Rewrite the listing below as a numbered list, skipping any blank lines and leaving the pictures out.

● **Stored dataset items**
>>

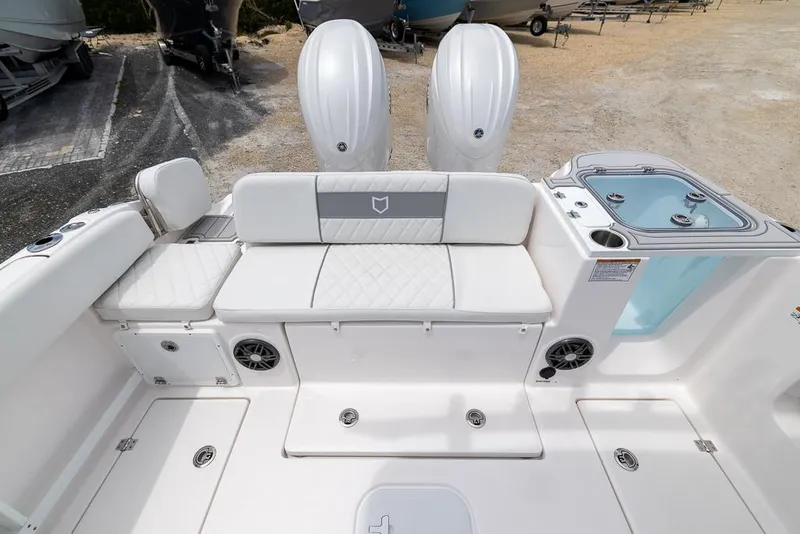 Slide: The Image of 2026 Sea Fox 268 Commander boat interior with seating, speakers, and storage compartments. - 7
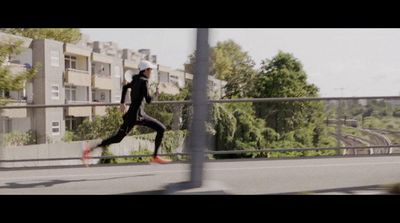 a man running across a bridge next to a tall building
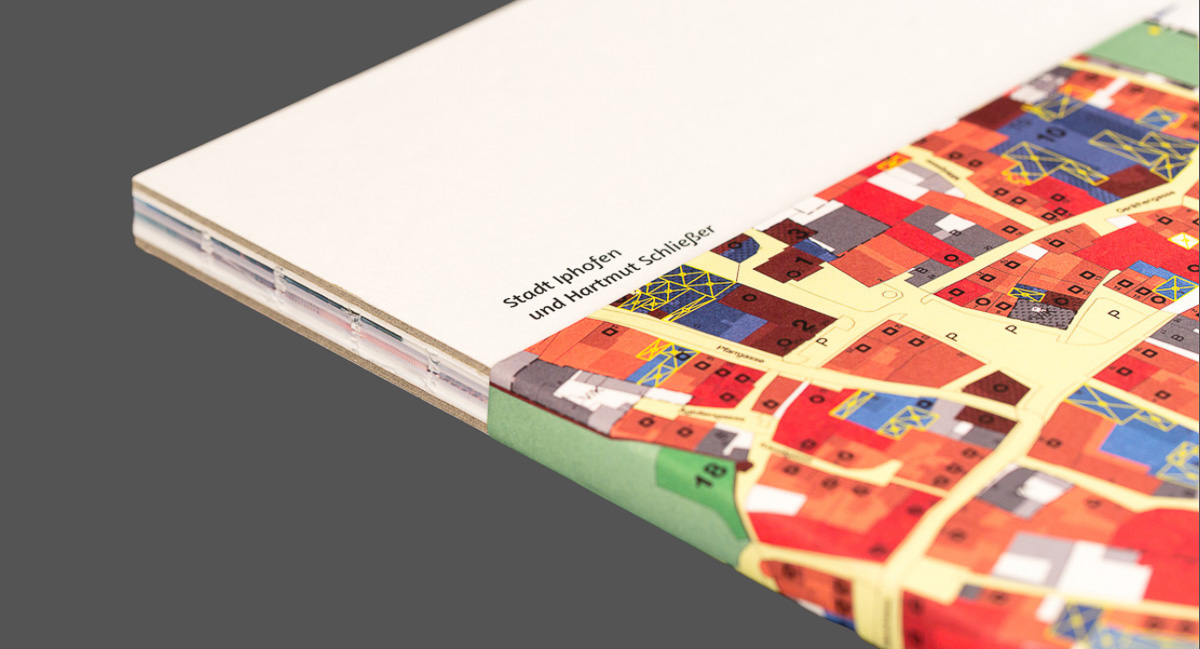 Nahaufnahme eines Buches, dessen Banderole eine detaillierte Karte in verschiedenen Farben zeigt. Der Buchrücken ist sichtbar und lässt die gebundenen Seiten erkennen. Die Herausgeber auf dem Einband sind sichtbar: „Stadt Iphofen und Hartmut Schließer”.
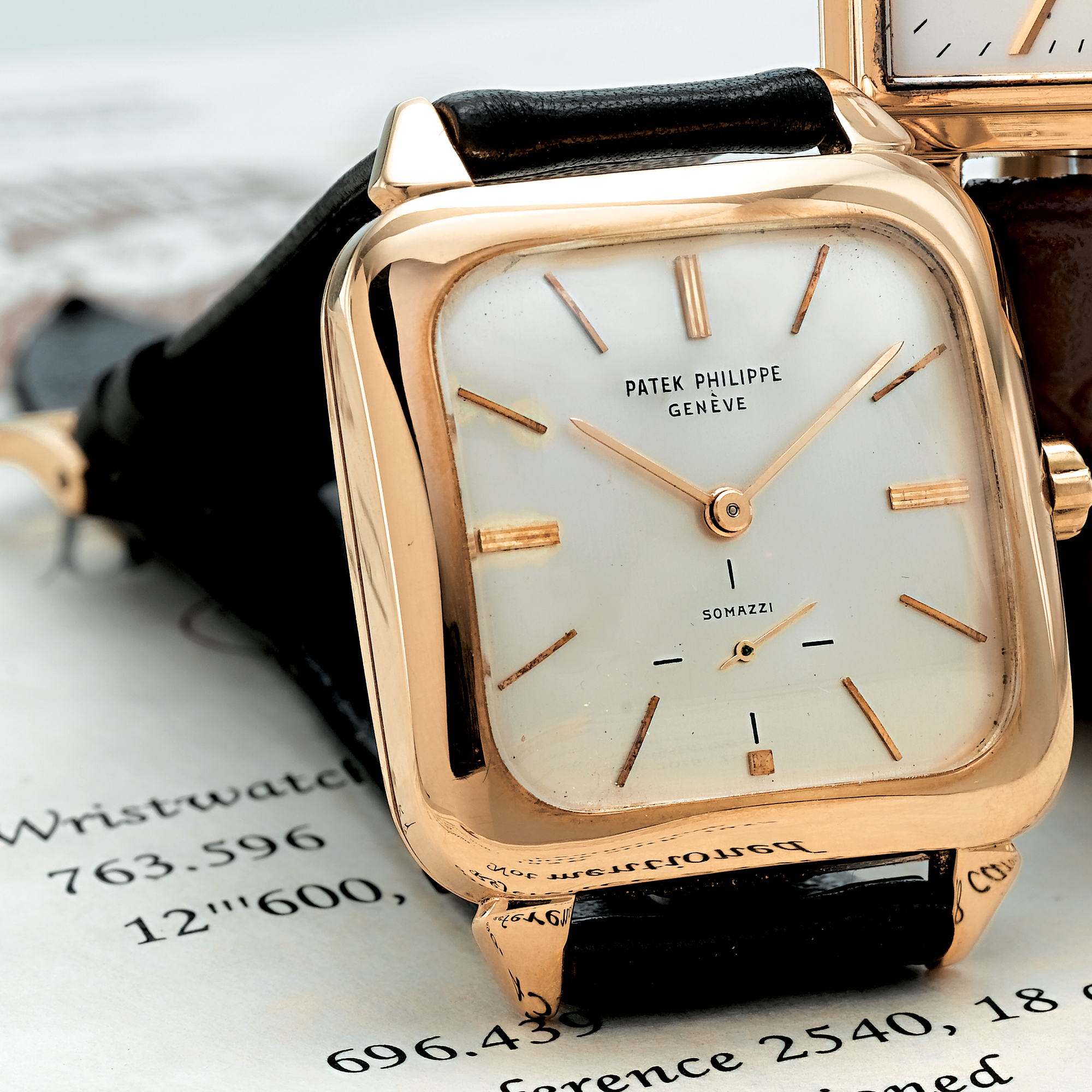 PATEK PHILIPPE, RETAILED BY SOMAZZI: A FINE GOLD CUSHION FORM AUTOMATIC WRISTWATCH 1956 REF 2540J MVT 763596 CASE 696439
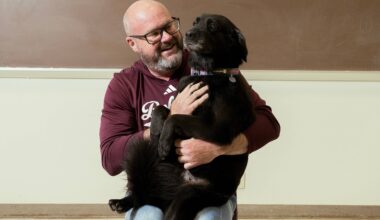 Dale Blasingame with his dog Lucy sitting in his lap like a big baby. Dale is wearing a maroon sweatshirt with Bobcats written on it. Lucy is a medium sized dog with black fur and a little bit of gray on her muzzle.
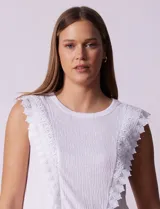 Blusa blanca texturizada de la marca Marissa Olivia. Presenta apliques de crochet en la parte delantera y un detalle fruncido en el ruedo.
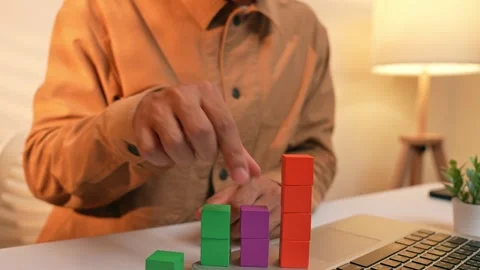 A businessman arranges colored blocks into stacked layers. Stock Footage 317599605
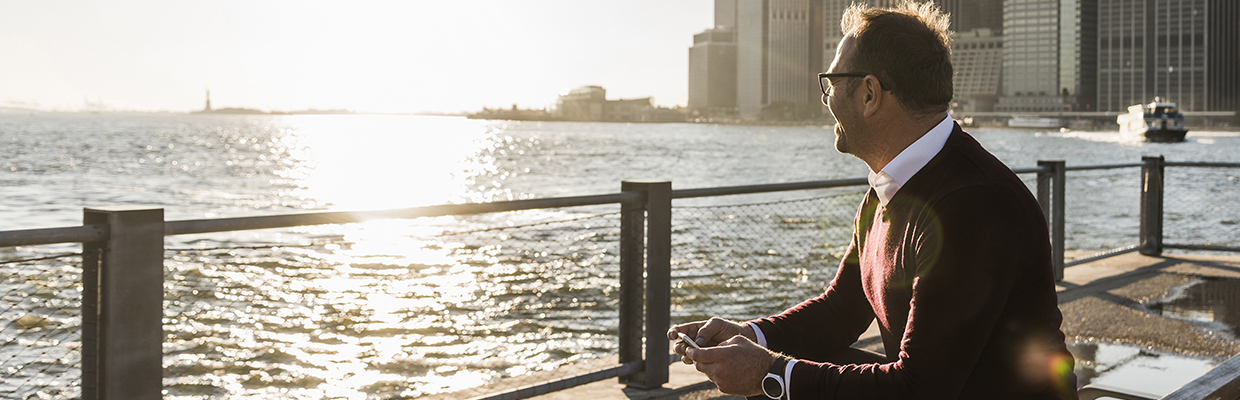 Man in a sweater sitting on a bench with a phone in his hand, looking out over a harbour. Image used for HSBC Malaysia Wealth Solutions page.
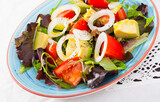 Image of salad with arugula, tomato and avocado on the plate indoors.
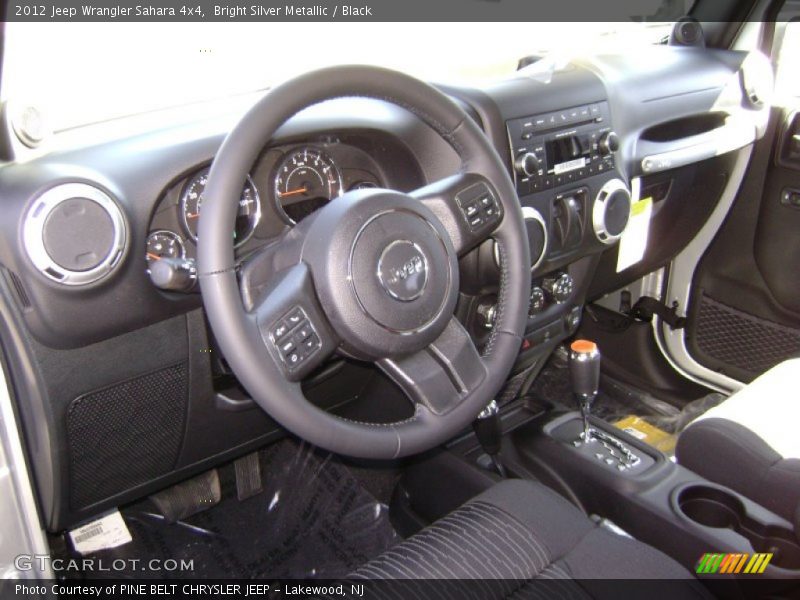 Bright Silver Metallic / Black 2012 Jeep Wrangler Sahara 4x4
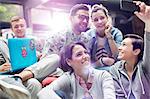 College students with laptop taking selfie with camera phone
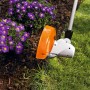 Stihl Elektro-Motorsense FSE 52 trimmt Gras im Garten. Orange-weißer Mähkopf mit Abstandshalter schützt Pflanzen.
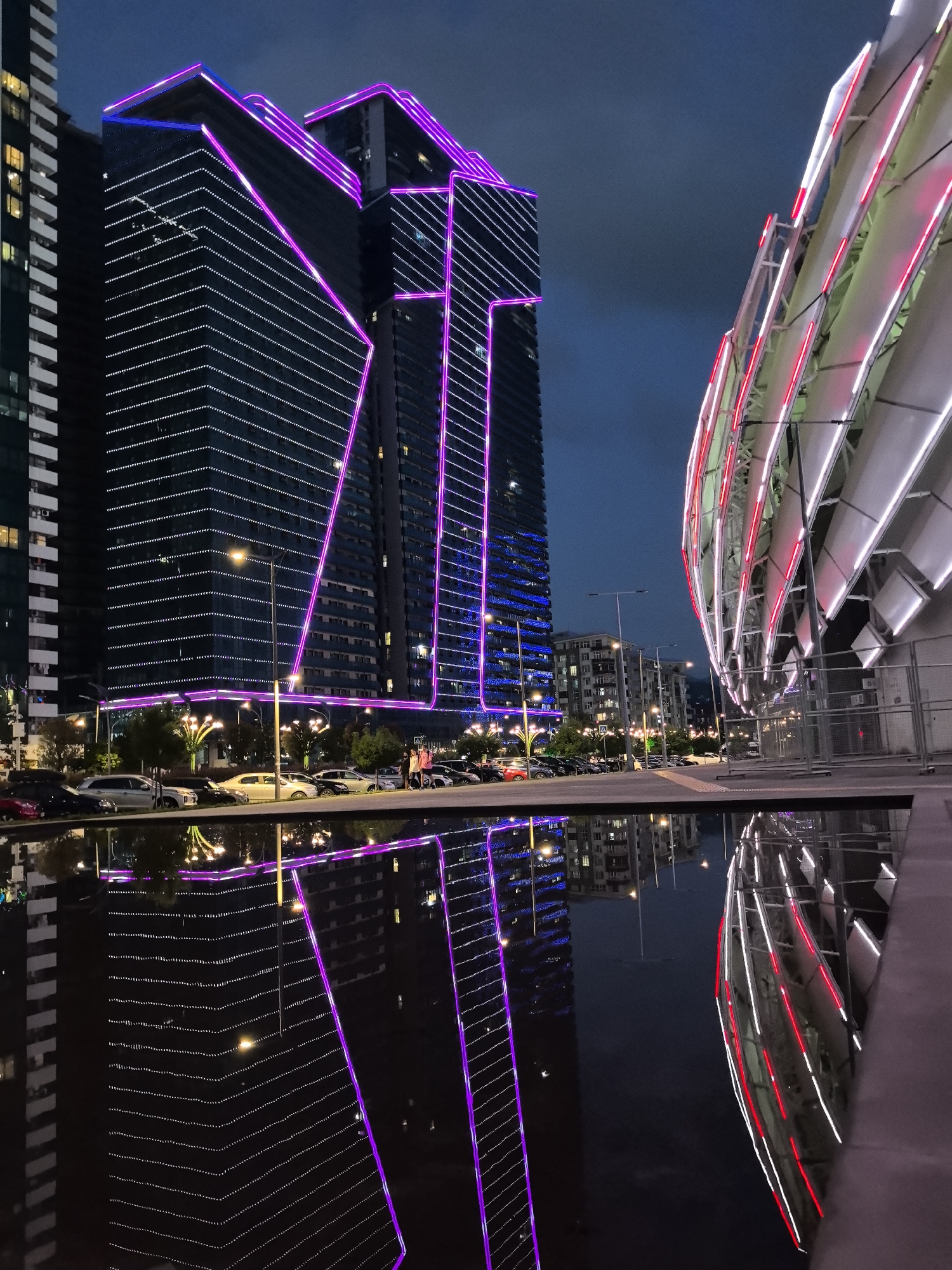 Batumi's neon-lit waterfront skyline at dusk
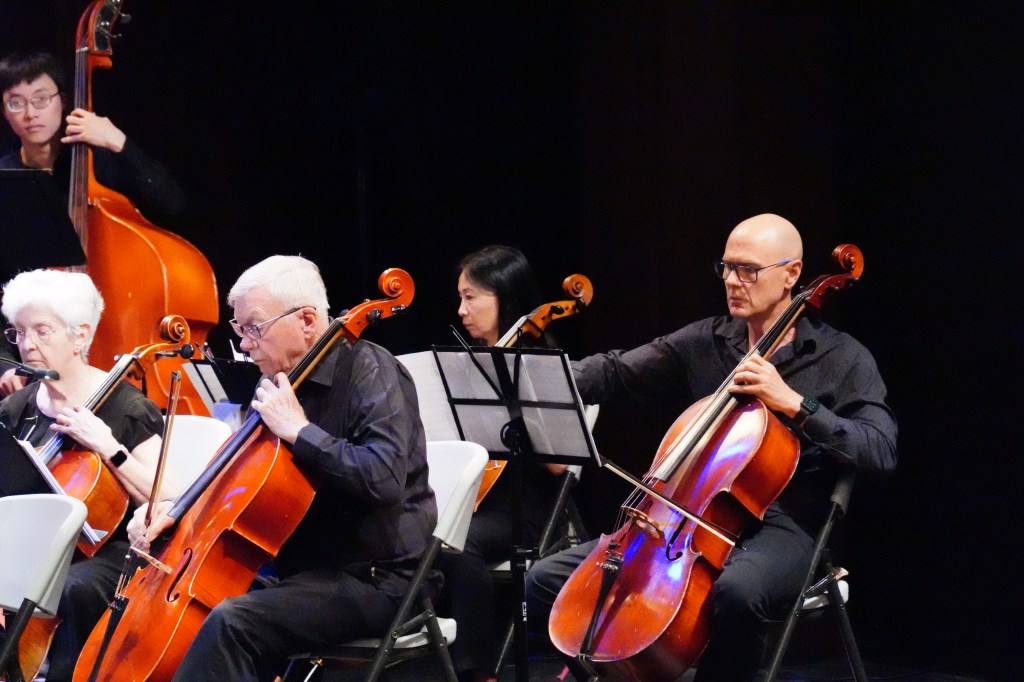 Cellists of Strings Attached Orchestra performing at the 2023 Season Finale Concert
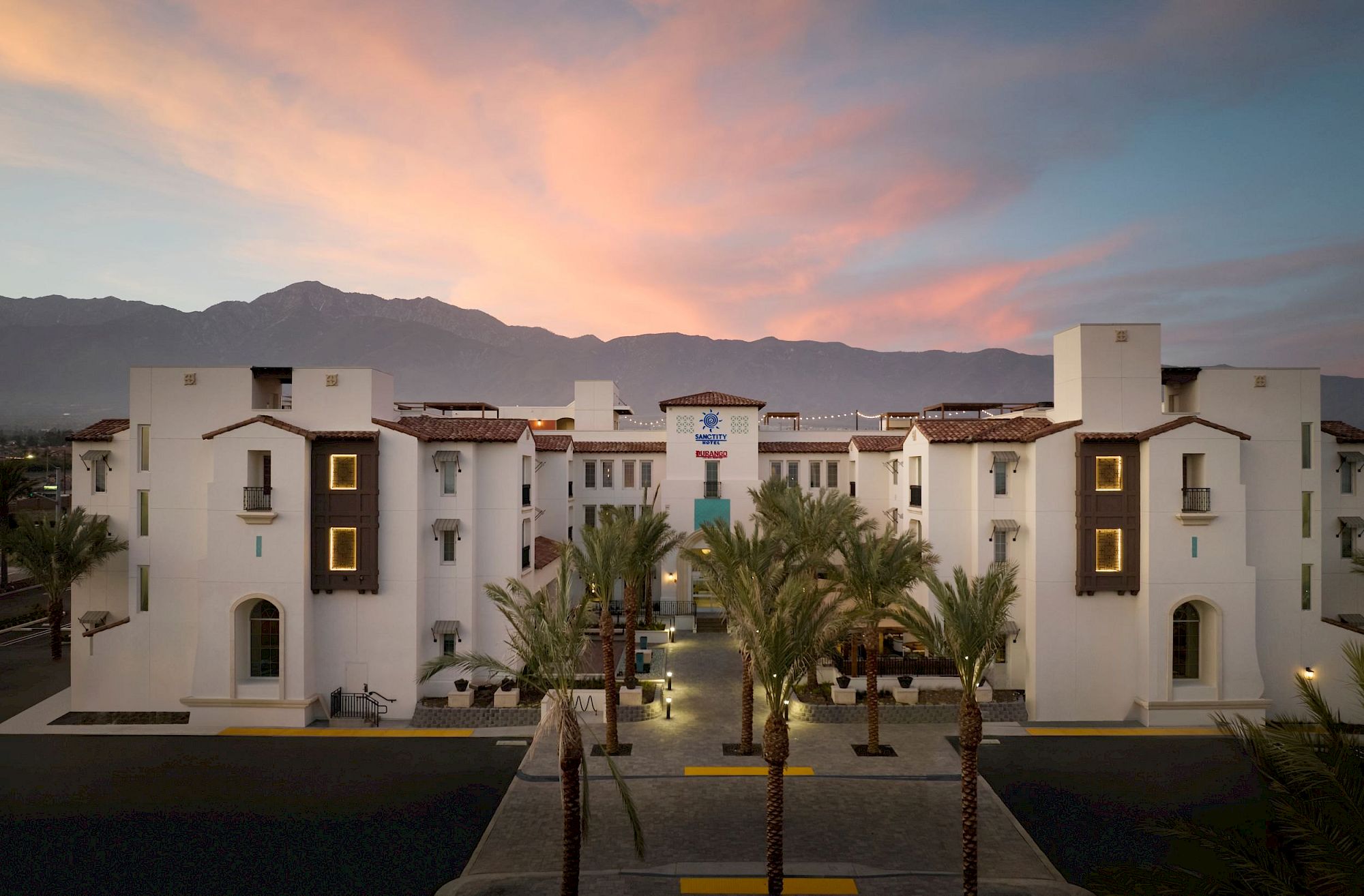 The image shows a white building with arches and palm trees in front, set against mountains at sunset.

<<

● **Expected output**
1.  Slide: The Image of 2026 Sea Fox 268 Commander boat interior with seating, speakers, and storage compartments. - 7
2.  a man running across a bridge next to a tall building
3.  Nahaufnahme eines Buches, dessen Banderole eine detaillierte Karte in verschiedenen Farben zeigt. Der Buchrücken ist sichtbar und lässt die gebundenen Seiten erkennen. Die Herausgeber auf dem Einband sind sichtbar: „Stadt Iphofen und Hartmut Schließer”.
4.  PATEK PHILIPPE, RETAILED BY SOMAZZI: A FINE GOLD CUSHION FORM AUTOMATIC WRISTWATCH 1956 REF 2540J MVT 763596 CASE 696439
5.  Dale Blasingame with his dog Lucy sitting in his lap like a big baby. Dale is wearing a maroon sweatshirt with Bobcats written on it. Lucy is a medium sized dog with black fur and a little bit of gray on her muzzle.
6.  Blusa blanca texturizada de la marca Marissa Olivia. Presenta apliques de crochet en la parte delantera y un detalle fruncido en el ruedo.
7.  A businessman arranges colored blocks into stacked layers. Stock Footage 317599605
8.  Man in a sweater sitting on a bench with a phone in his hand, looking out over a harbour. Image used for HSBC Malaysia Wealth Solutions page.
9.  Image of salad with arugula, tomato and avocado on the plate indoors.
10.  Bright Silver Metallic / Black 2012 Jeep Wrangler Sahara 4x4
11.  College students with laptop taking selfie with camera phone
12.  Stihl Elektro-Motorsense FSE 52 trimmt Gras im Garten. Orange-weißer Mähkopf mit Abstandshalter schützt Pflanzen.
13.  Batumi's neon-lit waterfront skyline at dusk
14.  Cellists of Strings Attached Orchestra performing at the 2023 Season Finale Concert
15.  The image shows a white building with arches and palm trees in front, set against mountains at sunset.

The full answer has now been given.